Maine Women Writers Collection celebrates 60 years
In the same year that Mattell introduced the Barbie Doll and only 35 percent of college students were female, two Westbrook Junior College (WJC) instructors made a pioneering step in the field of women’s literary studies. Grace A. Dow, chair and professor in the Department of English at WJC, and Dorothy M. Healy, a WJC teacher and administrator, founded the Maine Women Writers Collection (MWWC) in 1959 in order to celebrate and preserve the contributions to Maine culture and literature made by women writers. It was one of the first, if not the first, collections of its kind in the country.

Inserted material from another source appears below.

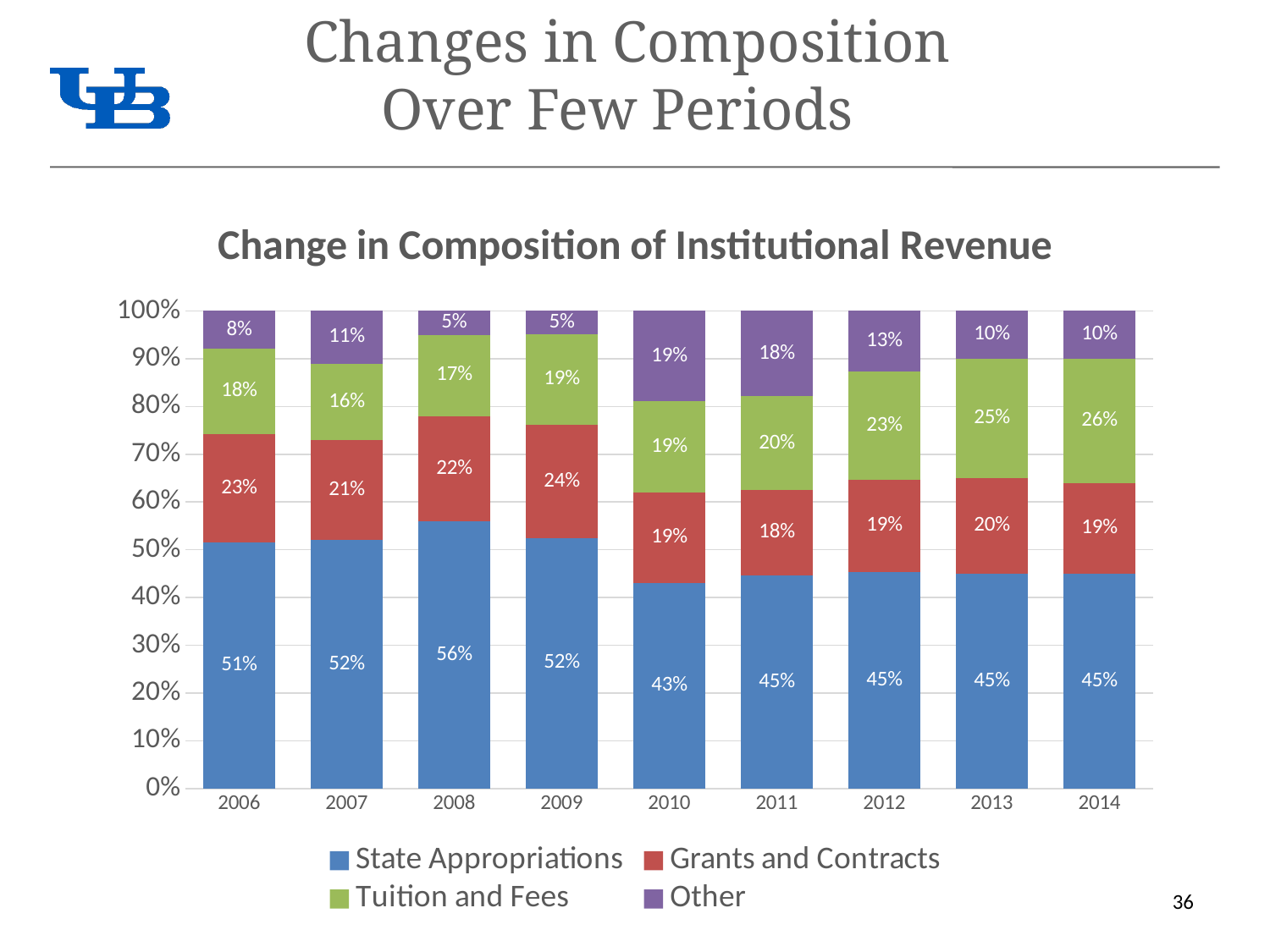
Which was larger in 2009: the Grants and Contracts share or the Tuition and Fees share? Grants and Contracts In which year was the State Appropriations share the highest? 2008 What is the title of the chart? Change in Composition of Institutional Revenue What kind of chart is shown on the slide? Stacked bar chart What share of revenue came from State Appropriations in 2008? 56% Does the Tuition and Fees share rise or fall from 2010 to 2014? Rise In which year was the State Appropriations share the lowest? 2010 By how many percentage points did the Tuition and Fees share change from 2006 to 2014? 8 percentage points How many years are shown on the x axis? 9 What share of revenue came from Tuition and Fees in 2014? 26% What share of revenue came from Other in 2010? 19% How many series does the legend list? 4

On June 14, 2019, a packed crowd gathered in the Abplanalp Library on the Portland Campus to celebrate the MWWC’s 60th anniversary. The event showcased examples of the material in the collection through a short series of readings and included works by May Sarton, Estella Deering, Donna Loring, Ruth Moore, and an anonymous suffragist. Special guest reader Monica Wood, a bestselling Maine novelist and memoirist, shared an excerpt from an essay by Kate Douglas Wiggin about her childhood encounter with Charles Dickens.
In her opening remarks, the collection’s director, Jennifer Tuttle, Ph.D., Dorothy M. Healy Professor of Literature and Health, recognized the progressiveness and vision of the collection’s co-founders. “Before the resurgence of the Women’s Movement in the United States, before the advent of women’s studies, Dow and Healy saw that Maine women’s writing should be honored, preserved, and made available for study and enjoyment,” she said. “In short: they took women and their writing seriously.”